Artillery and small arms fire are still exchanged daily. Last week alone, international cease-fire monitors reported roughly 7,700 cease-fire violations in eastern Ukraine.

“Last week was in many ways the worst we have seen so far this year,” Alexander Hug, principal deputy chief monitor of the OSCE Special Monitoring Mission to Ukraine, told reporters Monday in Kyiv.

OSCE monitors can identify cease-fire violations through direct observation or by hearing the sounds of explosions or small arms fire. Each shot fired is not a distinct violation. Sometimes a single cease-fire violation comprises dozens of separate attacks.

Near its border with Ukraine, Russia has deployed about 80,000 troops equipped with armor and artillery—a force capable of launching a rapid, large-scale land invasion, military experts say.

With Ukrainian and Russian troops already shooting at each other daily in the Donbas, Ukrainian officials do not discount the possibility of an unanticipated escalation that neither side wants—an inevitable risk due to the fog of war.

Many foreign visitors to Kyiv for the Champions League final were not concerned about the ongoing war in eastern Ukraine.

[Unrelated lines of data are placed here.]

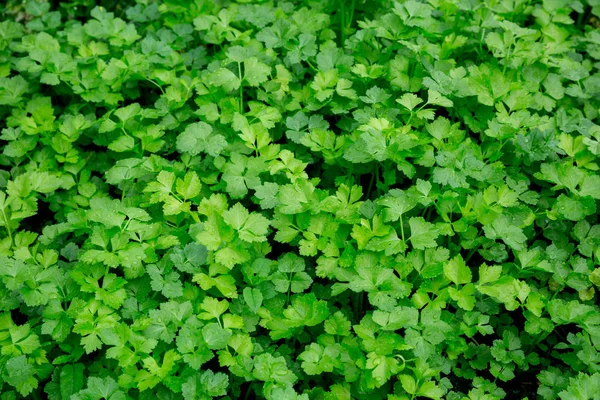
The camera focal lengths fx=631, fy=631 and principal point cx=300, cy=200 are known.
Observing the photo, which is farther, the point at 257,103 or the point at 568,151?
the point at 257,103

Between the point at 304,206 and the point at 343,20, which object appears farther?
the point at 343,20

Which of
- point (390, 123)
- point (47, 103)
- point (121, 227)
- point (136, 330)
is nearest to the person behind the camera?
point (136, 330)

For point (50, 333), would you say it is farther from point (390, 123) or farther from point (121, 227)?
point (390, 123)

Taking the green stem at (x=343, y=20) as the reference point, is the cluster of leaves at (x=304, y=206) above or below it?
below

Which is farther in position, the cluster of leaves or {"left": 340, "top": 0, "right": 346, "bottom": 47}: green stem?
{"left": 340, "top": 0, "right": 346, "bottom": 47}: green stem

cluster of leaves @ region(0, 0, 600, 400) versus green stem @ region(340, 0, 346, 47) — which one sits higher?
green stem @ region(340, 0, 346, 47)

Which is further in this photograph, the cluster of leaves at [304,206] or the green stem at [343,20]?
the green stem at [343,20]

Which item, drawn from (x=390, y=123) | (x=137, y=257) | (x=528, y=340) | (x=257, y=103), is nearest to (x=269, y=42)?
(x=257, y=103)

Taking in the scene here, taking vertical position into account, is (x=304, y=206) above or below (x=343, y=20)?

That’s why every escalatory cycle of the existing conflict, such as the one this week, poses an existential national security threat to Ukraine.

“Let Russia know that we are ready to fight back, and we keep nine grams of lead for everyone who comes to us with a sword,” Ukrainian President Petro Poroshenko said in March regarding Russia’s military posture on Ukraine’s borders.

Meanwhile, in Kyiv on Friday, the festivities continued in the lead-up to Saturday’s Champions League final.

Chris Wagenaar, a 29-year-old from New York City, was among the crowd gathered Friday in the fan zone on Khreshchatyk.

When asked if he had considered the war while planning his trip to Ukraine, Wagenaar replied, “You mean Crimea?”

This correspondent then explained the current situation in the Donbas, as well as this week’s escalation in violence.

Wagenaar replied, “Honestly, I didn’t know there was a war going on. I’d heard about Crimea, but it never dawned on me that things were still that intense.”